Another way to handle a missing value is to supply a default value using the nil-coalescing operator ( ?? ). If the optional on the left of the ?? isn’t nil , that value is unwrapped and used. Otherwise, the value on the right of ?? is used. For example, the code below greets someone by name if one is specified, and uses a generic greeting when the name is nil .

let name: String? = nil
let greeting = "Hello, " + (name ?? "friend") + "!"
print(greeting)
// Prints "Hello, friend!"

Force Unwrapping

You can ignore the fact that the object might be nil, using the ! operator:

var selected: String?

func okPressed() {
    // I "know" 'selected' will never be null, let me use it.
    saveFile(selected!)
}

If it is nil , it will crash at runtime, so ! and fatalError are equivalent.

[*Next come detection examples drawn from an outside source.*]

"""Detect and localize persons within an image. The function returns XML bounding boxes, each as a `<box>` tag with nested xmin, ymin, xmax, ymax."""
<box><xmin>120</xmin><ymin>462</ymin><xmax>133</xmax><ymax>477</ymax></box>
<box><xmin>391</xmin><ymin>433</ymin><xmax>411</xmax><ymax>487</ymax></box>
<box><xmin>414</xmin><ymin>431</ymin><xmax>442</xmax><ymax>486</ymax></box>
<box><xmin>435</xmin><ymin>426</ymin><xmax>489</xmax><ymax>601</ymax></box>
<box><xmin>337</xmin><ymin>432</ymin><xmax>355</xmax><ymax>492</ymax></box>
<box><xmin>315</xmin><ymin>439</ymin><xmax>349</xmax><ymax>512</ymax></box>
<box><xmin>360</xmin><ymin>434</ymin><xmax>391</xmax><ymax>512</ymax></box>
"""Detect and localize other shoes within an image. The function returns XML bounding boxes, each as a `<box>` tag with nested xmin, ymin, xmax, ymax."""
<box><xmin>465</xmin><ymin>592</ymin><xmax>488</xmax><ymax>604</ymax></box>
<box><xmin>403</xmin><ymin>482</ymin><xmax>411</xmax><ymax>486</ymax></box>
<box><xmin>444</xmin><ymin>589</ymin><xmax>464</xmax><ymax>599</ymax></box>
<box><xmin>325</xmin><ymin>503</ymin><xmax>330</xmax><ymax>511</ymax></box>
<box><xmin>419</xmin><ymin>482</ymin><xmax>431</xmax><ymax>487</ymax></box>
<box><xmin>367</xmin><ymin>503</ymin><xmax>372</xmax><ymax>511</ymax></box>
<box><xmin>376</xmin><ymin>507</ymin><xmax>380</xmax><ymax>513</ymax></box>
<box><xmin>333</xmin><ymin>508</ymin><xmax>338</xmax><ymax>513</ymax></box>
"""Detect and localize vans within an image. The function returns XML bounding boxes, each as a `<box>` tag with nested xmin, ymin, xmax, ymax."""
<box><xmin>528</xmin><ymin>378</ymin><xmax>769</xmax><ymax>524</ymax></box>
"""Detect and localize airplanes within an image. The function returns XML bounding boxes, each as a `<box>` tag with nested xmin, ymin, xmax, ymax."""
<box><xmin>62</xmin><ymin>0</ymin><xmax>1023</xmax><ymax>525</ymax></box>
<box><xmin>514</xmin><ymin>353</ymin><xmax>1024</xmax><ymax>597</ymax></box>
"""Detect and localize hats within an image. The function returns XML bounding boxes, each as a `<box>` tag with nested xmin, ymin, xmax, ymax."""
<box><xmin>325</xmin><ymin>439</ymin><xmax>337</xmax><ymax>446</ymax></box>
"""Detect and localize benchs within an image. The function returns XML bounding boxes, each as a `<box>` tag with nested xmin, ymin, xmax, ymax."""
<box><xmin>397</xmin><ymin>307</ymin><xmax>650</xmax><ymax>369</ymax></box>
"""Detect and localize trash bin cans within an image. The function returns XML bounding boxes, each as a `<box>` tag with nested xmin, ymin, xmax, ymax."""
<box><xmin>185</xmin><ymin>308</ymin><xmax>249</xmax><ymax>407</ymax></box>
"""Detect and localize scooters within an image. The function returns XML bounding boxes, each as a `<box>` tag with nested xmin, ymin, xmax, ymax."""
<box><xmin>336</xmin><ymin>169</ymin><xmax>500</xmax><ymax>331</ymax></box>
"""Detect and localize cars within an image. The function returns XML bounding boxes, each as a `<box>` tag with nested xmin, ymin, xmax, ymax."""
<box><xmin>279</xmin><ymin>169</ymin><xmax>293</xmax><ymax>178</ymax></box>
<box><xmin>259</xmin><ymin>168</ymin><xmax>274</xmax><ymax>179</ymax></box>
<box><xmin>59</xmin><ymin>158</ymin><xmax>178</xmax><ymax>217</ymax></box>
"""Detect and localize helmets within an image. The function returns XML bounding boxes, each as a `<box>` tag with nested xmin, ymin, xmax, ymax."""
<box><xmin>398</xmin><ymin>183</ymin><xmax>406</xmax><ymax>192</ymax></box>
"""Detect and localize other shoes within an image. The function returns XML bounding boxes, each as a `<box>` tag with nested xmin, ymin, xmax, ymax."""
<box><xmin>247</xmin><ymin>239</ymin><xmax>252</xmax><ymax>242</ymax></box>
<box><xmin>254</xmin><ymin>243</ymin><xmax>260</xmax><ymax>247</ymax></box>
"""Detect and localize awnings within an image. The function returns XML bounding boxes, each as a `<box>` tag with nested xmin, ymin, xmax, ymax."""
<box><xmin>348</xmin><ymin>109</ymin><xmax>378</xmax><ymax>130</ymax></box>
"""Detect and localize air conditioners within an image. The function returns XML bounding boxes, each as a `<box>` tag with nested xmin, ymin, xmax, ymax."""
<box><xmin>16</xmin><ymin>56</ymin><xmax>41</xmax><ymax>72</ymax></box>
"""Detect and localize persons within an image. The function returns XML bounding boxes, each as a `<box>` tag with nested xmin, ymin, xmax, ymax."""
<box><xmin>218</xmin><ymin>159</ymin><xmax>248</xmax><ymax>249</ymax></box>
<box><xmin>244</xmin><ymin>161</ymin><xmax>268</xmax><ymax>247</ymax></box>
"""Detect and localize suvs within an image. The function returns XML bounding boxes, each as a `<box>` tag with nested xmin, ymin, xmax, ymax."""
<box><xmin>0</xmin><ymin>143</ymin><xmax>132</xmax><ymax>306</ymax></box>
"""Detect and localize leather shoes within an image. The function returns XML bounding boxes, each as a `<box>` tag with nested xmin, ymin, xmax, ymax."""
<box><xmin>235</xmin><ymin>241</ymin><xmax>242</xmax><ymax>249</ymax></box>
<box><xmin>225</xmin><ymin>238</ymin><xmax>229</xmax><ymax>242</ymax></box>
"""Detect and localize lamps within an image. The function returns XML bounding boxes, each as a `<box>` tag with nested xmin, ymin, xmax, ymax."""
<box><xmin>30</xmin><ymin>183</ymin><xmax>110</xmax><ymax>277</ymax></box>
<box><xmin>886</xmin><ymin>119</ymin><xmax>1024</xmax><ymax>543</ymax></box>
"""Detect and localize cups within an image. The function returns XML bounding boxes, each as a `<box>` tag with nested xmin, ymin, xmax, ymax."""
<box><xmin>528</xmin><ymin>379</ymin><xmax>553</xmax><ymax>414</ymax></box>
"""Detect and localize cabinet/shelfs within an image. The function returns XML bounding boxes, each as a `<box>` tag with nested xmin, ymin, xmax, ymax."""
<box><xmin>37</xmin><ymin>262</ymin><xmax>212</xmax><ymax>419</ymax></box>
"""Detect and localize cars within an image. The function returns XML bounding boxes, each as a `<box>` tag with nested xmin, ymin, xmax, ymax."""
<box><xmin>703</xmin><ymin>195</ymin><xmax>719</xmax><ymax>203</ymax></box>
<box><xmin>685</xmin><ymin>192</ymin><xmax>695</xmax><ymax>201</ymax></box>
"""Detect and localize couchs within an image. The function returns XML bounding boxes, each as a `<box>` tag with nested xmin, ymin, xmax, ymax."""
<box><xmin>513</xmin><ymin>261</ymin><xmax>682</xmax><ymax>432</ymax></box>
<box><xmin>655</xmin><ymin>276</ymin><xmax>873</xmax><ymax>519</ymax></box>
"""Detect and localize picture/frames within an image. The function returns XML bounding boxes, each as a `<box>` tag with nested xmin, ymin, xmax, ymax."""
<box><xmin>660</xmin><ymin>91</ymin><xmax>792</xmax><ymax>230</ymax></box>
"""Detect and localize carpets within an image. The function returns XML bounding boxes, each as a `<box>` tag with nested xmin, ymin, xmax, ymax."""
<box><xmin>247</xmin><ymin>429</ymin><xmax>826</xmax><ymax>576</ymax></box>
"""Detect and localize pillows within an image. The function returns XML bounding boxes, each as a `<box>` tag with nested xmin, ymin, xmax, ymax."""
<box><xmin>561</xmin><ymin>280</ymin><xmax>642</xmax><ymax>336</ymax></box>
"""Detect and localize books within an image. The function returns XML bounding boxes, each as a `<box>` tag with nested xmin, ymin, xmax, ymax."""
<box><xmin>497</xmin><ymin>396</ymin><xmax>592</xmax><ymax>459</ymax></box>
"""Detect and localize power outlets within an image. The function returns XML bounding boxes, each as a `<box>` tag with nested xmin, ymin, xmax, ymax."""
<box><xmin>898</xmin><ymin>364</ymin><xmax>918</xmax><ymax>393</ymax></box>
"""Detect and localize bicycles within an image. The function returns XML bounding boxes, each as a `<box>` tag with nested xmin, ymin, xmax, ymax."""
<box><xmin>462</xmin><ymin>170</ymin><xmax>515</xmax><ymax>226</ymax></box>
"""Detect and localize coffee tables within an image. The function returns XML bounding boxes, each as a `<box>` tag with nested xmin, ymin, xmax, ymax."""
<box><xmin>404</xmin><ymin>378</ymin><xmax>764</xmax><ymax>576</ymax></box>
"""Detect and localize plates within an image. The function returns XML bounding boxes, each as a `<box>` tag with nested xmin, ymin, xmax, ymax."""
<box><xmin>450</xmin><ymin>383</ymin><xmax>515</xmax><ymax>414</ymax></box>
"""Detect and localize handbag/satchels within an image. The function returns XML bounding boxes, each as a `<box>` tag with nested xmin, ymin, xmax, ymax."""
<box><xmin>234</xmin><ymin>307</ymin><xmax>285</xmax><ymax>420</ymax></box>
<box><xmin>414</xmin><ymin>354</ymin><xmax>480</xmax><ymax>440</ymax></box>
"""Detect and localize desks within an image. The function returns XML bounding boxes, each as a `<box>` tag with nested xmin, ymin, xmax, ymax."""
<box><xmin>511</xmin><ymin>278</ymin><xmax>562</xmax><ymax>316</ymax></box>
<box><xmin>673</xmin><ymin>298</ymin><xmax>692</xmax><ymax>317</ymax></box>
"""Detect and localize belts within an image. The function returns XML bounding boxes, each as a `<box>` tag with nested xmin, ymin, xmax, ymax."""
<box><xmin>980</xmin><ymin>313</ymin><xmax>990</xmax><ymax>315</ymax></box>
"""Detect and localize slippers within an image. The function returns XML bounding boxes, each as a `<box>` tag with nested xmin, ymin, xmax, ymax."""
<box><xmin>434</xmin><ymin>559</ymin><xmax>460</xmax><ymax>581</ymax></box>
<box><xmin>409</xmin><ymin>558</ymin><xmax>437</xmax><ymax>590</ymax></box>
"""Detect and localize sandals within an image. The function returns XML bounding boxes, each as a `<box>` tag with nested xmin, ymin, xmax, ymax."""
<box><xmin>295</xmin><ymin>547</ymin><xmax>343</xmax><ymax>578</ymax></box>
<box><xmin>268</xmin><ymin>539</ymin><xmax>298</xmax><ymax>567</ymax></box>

let possibleNumber = "123"
let convertedNumber = Int(possibleNumber)


let number = convertedNumber!


guard let number = convertedNumber else {
    fatalError("The number was invalid")
}

Implicit Unwrap

You can think of an implicitly unwrapped optional as giving permission for the optional to be force-unwrapped if needed.
Usage :
- Implicitly unwrapped optionals are useful when an optional’s value is confirmed to exist immediately after the optional is first defined and can definitely be assumed to exist at every point thereafter.
- An implicitly unwrapped optional is a normal optional behind the scenes, but can also be used like a non-optional value, without the need to unwrap the optional value each time it’s accessed.
Cautions :
- If an implicitly unwrapped optional is nil and you try to access its wrapped value, you’ll trigger a runtime error.
- The result is exactly the same as if you write an exclamation point to force unwrap a normal optional that doesn’t contain a value.
Creation :
- You write an implicitly unwrapped optional by placing an exclamation point ( String! ) rather than a question mark ( String? ) after the type that you want to make optional.
- Rather than placing an exclamation point after the optional’s name when you use it, you place an exclamation point after the optional’s type when you declare it.

Differences between Implicit and Explicit :

let possibleString: String? = "An optional string."
let forcedString: String = possibleString! // Requires explicit unwrapping


let assumedString: String! = "An implicitly unwrapped optional string."
let implicitString: String = assumedString // Unwrapped automatically

Overflow

Crashes :

var score = Int.max

score = score + 1  // Crashes due to overflow.

Ignoring with & (yolo operator) :

var score = Int.max

score = score &+ 1  // Does not crash, but overflows (the number flips and becomes negative).

Concurrency

var a = [1, 2, 3, 4, 5]

Task {
    print(a.count)
}

a.append(10)  // Gives a warning for trying to modify something in a "race condition".